— HOW TO COMPLETE THIS TASK —
Quote the Laddr overview word for word, from "Laddr is a python" up to and including "outputs, and dependencies.".

Laddr is a python framework for building multi-agent systems where agents communicate, delegate tasks, and execute work in parallel. Think of it as a microservices architecture for AI agents — with built-in message queues, observability, and horizontal scalability.
Two Operating Modes
Coordinator-Orchestrator Mode
Dynamic, autonomous workflows where a coordinator agent analyzes tasks, delegates to specialist agents, and synthesizes results. The coordinator makes real-time decisions about routing and orchestration.
Sequential Deterministic Workflow Mode
Pre-defined, predictable pipelines where tasks flow through agents in a fixed sequence. Each step is explicitly defined with inputs, outputs, and dependencies.
Features
Scalability & Performance
- Horizontal scaling — Scale each agent independently based on workload
- Multi-worker support — Run multiple workers per agent for high throughput
- Automatic load balancing — Redis Streams distribute tasks across workers
- Fault tolerance — Worker failures don't stop the system
Observability & Monitoring
- Complete tracing — Every agent action automatically logged (SQLite/PostgreSQL)
- Langfuse integration — Optional external tracing with automatic span creation
- Real-time metrics — Job status, duration, success rates, queue depth
- Interactive dashboard — Beautiful UI to monitor agents, traces, batches, and logs
- Playground — Test agents interactively with live streaming responses
Developer Experience
- Clean CLI — Minimal, modern interface for project management
- Hot reload — Code changes reflect instantly in development mode
- Type safety — Full Python type hints throughout the codebase
- Simple setup — One command (
laddr init) to scaffold complete projects
AI-Optimized Architecture
- Built-in delegation — Agents can delegate tasks to other agents seamlessly
- Batch operations — Execute multiple tasks in parallel with full tracking and WebSocket monitoring
- Parallel execution — Process multiple independent tasks simultaneously
- Context management — Automatic artifact storage for large payloads (>1MB)
- Smart retries — Configurable retry logic and timeout handling per agent
Production Ready
- Docker native — Everything runs in containers with docker-compose
- Queue-based messaging — Redis Streams for reliable, distributed communication
- Artifact storage — MinIO/S3 for handling large files and documents
- REST API — FastAPI server with auto-generated OpenAPI documentation
- API security — Optional API key authentication for all endpoints
Extensibility
- Custom tools — Add any Python function as an agent tool with
@tooldecorator - Override system tools — Extend delegation and storage with your own implementations
- LLM agnostic — Works with Gemini, OpenAI, Anthropic, Groq, Ollama, and local models
- Pluggable backends — Swap Redis, PostgreSQL, or storage providers easily
Quick Start
Installation
pip install laddr
Create Your First Project
# Initialize a new project
laddr init my-agent-system
cd my-agent-system
Configure API Keys
Edit .env file:
# Required for web search tools
SERPER_API_KEY=your_serper_api_key # Get from https://serper.dev
# LLM API Keys (choose one or more)

— RECORDED INFORMATION —
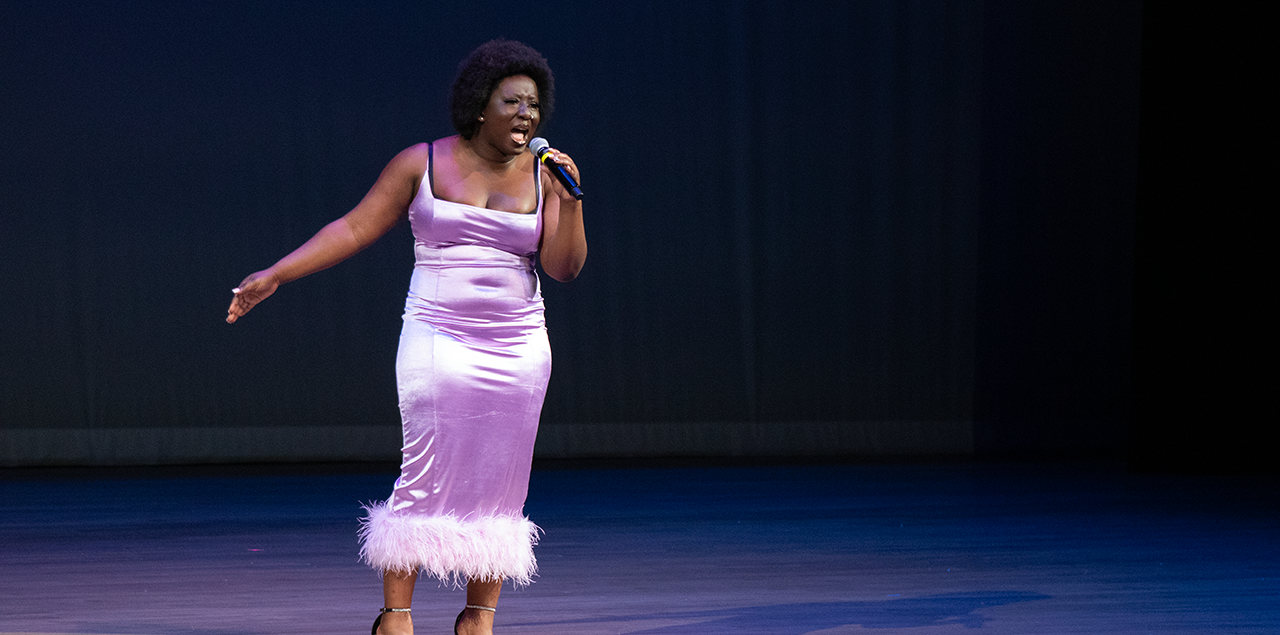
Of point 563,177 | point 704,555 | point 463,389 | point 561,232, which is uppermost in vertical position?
point 563,177

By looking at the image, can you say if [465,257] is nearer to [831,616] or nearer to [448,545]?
[448,545]

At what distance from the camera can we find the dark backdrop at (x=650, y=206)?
6879mm

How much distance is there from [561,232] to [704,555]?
1.82 m

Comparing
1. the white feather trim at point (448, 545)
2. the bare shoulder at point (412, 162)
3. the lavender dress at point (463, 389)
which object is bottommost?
the white feather trim at point (448, 545)

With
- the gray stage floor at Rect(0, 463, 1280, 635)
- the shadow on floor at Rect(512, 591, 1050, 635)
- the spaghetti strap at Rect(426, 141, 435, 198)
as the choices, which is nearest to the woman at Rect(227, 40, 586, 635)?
the spaghetti strap at Rect(426, 141, 435, 198)

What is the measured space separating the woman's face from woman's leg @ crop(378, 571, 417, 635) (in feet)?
2.69

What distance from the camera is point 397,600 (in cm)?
265

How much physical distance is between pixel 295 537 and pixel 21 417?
302cm

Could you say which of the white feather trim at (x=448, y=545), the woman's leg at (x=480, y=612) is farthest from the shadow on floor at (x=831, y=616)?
the white feather trim at (x=448, y=545)

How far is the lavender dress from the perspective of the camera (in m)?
2.55

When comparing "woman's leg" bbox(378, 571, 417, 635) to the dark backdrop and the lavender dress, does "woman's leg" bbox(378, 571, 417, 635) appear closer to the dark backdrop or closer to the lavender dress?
the lavender dress

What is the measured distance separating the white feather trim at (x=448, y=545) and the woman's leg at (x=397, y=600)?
1.1 inches

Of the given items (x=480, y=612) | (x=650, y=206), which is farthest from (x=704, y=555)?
(x=650, y=206)

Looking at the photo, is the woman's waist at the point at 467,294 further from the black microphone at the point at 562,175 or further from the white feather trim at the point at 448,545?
the white feather trim at the point at 448,545
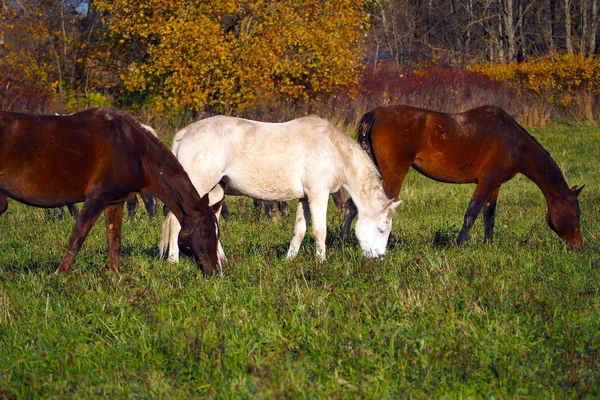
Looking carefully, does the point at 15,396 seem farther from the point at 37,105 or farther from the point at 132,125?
the point at 37,105

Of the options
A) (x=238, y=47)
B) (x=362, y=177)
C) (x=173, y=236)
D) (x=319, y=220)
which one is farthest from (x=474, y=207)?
(x=238, y=47)

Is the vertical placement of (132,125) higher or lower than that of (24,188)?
higher

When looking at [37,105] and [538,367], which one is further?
[37,105]

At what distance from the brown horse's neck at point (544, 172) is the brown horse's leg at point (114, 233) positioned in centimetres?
505

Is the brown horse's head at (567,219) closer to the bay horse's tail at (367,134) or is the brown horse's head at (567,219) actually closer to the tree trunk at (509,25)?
the bay horse's tail at (367,134)

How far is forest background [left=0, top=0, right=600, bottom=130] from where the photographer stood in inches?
882

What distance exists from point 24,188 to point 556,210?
6020mm

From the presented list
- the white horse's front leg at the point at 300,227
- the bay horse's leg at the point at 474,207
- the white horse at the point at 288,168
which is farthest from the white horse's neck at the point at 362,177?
Result: the bay horse's leg at the point at 474,207

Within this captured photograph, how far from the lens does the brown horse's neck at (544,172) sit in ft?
32.5

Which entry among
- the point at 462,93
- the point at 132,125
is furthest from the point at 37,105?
the point at 132,125

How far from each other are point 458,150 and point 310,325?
5170 millimetres

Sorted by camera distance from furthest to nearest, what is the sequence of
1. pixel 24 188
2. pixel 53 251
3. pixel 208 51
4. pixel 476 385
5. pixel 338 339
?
pixel 208 51, pixel 53 251, pixel 24 188, pixel 338 339, pixel 476 385

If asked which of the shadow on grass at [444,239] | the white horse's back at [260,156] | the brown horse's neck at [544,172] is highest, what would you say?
the white horse's back at [260,156]

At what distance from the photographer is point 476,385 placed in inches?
180
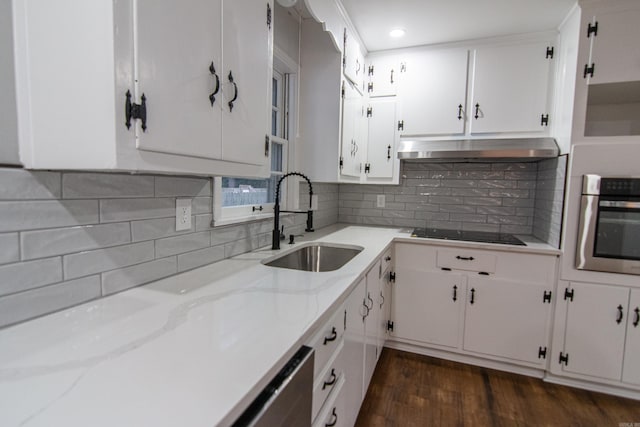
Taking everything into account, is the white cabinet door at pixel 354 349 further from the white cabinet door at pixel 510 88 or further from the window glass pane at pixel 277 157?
the white cabinet door at pixel 510 88

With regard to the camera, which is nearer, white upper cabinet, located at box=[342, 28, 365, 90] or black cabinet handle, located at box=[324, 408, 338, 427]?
black cabinet handle, located at box=[324, 408, 338, 427]

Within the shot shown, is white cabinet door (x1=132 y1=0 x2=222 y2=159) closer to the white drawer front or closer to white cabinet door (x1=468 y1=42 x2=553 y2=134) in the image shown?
the white drawer front

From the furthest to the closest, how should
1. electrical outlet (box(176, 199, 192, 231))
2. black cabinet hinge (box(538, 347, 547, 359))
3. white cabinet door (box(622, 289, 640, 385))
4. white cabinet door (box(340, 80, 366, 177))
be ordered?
1. white cabinet door (box(340, 80, 366, 177))
2. black cabinet hinge (box(538, 347, 547, 359))
3. white cabinet door (box(622, 289, 640, 385))
4. electrical outlet (box(176, 199, 192, 231))

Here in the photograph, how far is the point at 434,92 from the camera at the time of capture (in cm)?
261

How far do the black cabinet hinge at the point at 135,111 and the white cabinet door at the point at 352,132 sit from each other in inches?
64.7

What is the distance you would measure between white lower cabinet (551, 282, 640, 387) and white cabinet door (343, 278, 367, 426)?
1439 millimetres

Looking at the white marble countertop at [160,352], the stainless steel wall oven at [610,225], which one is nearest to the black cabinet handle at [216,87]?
the white marble countertop at [160,352]

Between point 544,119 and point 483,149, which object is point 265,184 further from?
point 544,119

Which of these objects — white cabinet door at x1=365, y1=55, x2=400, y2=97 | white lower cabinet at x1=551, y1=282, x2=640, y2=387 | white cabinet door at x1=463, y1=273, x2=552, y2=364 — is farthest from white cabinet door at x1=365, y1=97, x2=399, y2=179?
white lower cabinet at x1=551, y1=282, x2=640, y2=387

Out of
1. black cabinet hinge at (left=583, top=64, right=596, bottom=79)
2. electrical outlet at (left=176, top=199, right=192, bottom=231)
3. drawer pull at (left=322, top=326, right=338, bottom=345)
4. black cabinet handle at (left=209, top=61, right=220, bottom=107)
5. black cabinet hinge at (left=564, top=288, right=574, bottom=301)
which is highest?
black cabinet hinge at (left=583, top=64, right=596, bottom=79)

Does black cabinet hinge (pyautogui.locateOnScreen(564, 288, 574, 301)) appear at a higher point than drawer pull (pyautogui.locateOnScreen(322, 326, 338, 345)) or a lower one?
lower

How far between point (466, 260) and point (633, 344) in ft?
3.41

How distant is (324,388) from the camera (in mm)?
1103

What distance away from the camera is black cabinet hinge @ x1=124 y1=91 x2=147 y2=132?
2.36 feet
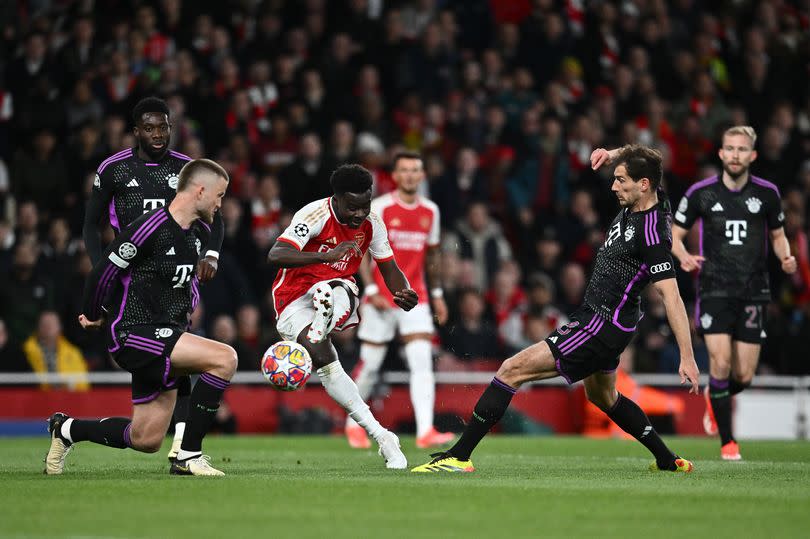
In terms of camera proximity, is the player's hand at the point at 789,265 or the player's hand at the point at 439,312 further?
the player's hand at the point at 439,312

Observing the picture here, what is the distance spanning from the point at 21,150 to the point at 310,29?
184 inches

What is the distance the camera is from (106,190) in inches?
408

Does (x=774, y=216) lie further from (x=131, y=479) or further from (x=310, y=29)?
(x=310, y=29)

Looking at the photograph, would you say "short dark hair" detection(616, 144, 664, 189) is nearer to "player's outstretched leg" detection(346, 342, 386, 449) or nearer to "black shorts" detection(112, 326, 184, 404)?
"black shorts" detection(112, 326, 184, 404)

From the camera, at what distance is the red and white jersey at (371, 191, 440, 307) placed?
13648 mm

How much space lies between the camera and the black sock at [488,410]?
9.28m

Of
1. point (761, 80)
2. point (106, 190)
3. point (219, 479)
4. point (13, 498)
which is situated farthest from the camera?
point (761, 80)

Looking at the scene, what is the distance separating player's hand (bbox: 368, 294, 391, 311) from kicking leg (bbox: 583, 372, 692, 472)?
4113 mm

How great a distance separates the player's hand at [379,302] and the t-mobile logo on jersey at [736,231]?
3.46 m

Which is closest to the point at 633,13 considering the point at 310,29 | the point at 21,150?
the point at 310,29

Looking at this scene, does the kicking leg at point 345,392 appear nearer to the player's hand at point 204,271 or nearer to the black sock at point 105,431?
the player's hand at point 204,271

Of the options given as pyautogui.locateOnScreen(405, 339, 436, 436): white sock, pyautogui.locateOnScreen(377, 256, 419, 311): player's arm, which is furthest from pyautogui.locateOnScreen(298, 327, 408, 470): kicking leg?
pyautogui.locateOnScreen(405, 339, 436, 436): white sock

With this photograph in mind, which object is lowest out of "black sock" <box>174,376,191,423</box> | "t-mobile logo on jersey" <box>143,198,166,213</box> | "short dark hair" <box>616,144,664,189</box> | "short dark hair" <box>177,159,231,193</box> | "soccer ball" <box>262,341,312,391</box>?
"black sock" <box>174,376,191,423</box>

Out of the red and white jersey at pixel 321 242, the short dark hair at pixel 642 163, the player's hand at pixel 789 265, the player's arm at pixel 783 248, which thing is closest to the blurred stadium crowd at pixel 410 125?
the player's arm at pixel 783 248
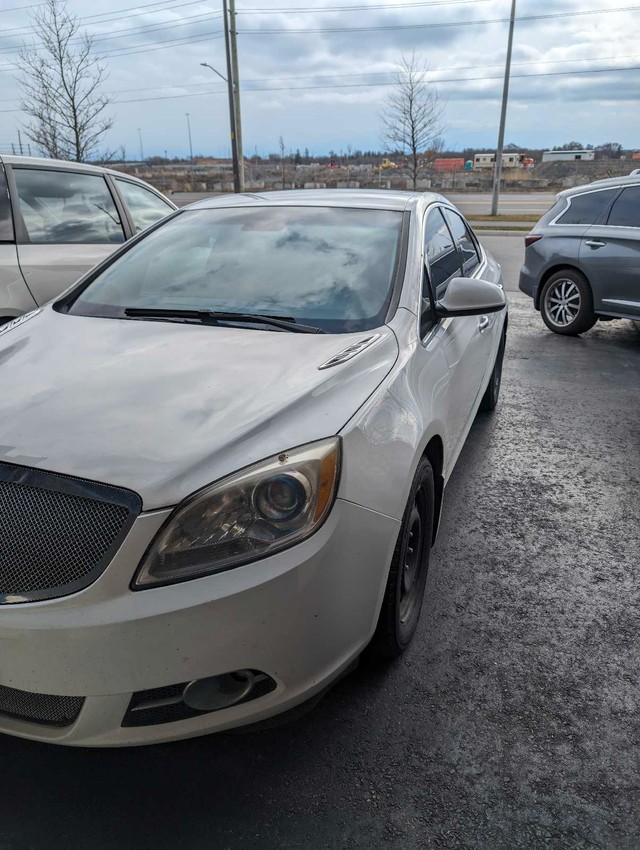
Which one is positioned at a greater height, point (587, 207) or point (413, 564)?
point (587, 207)

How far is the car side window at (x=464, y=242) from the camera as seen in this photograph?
13.7ft

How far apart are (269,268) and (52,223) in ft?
8.86

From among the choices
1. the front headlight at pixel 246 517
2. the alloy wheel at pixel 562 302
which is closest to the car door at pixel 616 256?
the alloy wheel at pixel 562 302

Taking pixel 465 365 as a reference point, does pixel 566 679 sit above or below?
below

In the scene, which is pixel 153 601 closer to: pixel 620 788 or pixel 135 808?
Answer: pixel 135 808

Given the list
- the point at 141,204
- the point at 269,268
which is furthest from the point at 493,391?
the point at 141,204

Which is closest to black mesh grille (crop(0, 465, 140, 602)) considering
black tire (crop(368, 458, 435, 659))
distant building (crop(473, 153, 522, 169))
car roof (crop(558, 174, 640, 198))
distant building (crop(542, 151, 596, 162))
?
black tire (crop(368, 458, 435, 659))

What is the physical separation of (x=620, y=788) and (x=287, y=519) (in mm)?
1239

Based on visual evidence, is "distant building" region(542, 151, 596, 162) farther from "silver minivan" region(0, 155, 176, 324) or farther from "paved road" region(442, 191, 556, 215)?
"silver minivan" region(0, 155, 176, 324)

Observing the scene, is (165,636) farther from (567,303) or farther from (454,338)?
(567,303)

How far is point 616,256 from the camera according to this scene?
286 inches

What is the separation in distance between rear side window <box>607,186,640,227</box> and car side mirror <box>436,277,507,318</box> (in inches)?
202

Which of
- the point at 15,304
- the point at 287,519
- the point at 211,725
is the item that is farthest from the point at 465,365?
the point at 15,304

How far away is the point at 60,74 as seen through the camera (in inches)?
619
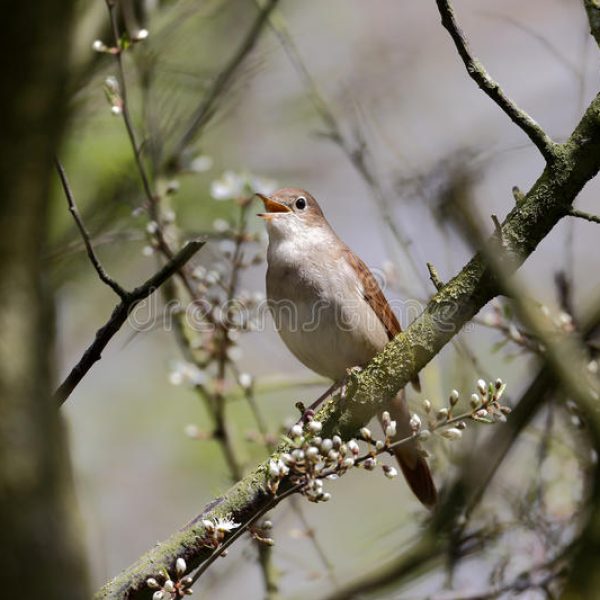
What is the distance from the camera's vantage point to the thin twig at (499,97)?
2.94 meters

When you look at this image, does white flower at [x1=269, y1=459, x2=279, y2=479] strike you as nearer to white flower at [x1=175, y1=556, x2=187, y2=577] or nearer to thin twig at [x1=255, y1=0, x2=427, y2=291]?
white flower at [x1=175, y1=556, x2=187, y2=577]

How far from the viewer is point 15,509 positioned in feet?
4.95

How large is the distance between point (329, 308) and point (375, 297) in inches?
13.0

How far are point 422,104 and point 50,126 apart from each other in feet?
21.6

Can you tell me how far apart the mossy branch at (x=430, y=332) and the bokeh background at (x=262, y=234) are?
140 mm

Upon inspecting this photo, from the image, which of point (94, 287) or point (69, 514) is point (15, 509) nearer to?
point (69, 514)

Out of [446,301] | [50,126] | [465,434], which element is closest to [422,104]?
[465,434]

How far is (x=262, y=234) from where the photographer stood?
205 inches

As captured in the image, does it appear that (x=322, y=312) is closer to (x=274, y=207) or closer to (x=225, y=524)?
(x=274, y=207)

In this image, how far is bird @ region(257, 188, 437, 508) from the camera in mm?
4852

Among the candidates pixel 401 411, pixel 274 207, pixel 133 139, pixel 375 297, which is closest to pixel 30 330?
pixel 133 139

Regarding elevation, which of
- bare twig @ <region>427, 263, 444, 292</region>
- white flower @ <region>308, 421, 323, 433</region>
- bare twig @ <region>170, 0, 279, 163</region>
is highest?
bare twig @ <region>170, 0, 279, 163</region>

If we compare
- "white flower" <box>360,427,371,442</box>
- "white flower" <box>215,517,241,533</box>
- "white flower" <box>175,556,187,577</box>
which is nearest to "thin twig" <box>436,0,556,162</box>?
"white flower" <box>360,427,371,442</box>

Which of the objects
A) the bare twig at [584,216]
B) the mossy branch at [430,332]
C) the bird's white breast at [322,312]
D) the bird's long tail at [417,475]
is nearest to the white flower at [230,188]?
the bird's white breast at [322,312]
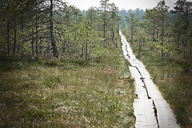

— ANSWER SPACE —
Laddr is a python framework for building multi-agent systems where agents communicate, delegate tasks, and execute work in parallel. Think of it as a microservices architecture for AI agents — with built-in message queues, observability, and horizontal scalability.
Two Operating Modes
Coordinator-Orchestrator Mode
Dynamic, autonomous workflows where a coordinator agent analyzes tasks, delegates to specialist agents, and synthesizes results. The coordinator makes real-time decisions about routing and orchestration.
Sequential Deterministic Workflow Mode
Pre-defined, predictable pipelines where tasks flow through agents in a fixed sequence. Each step is explicitly defined with inputs, outputs, and dependencies.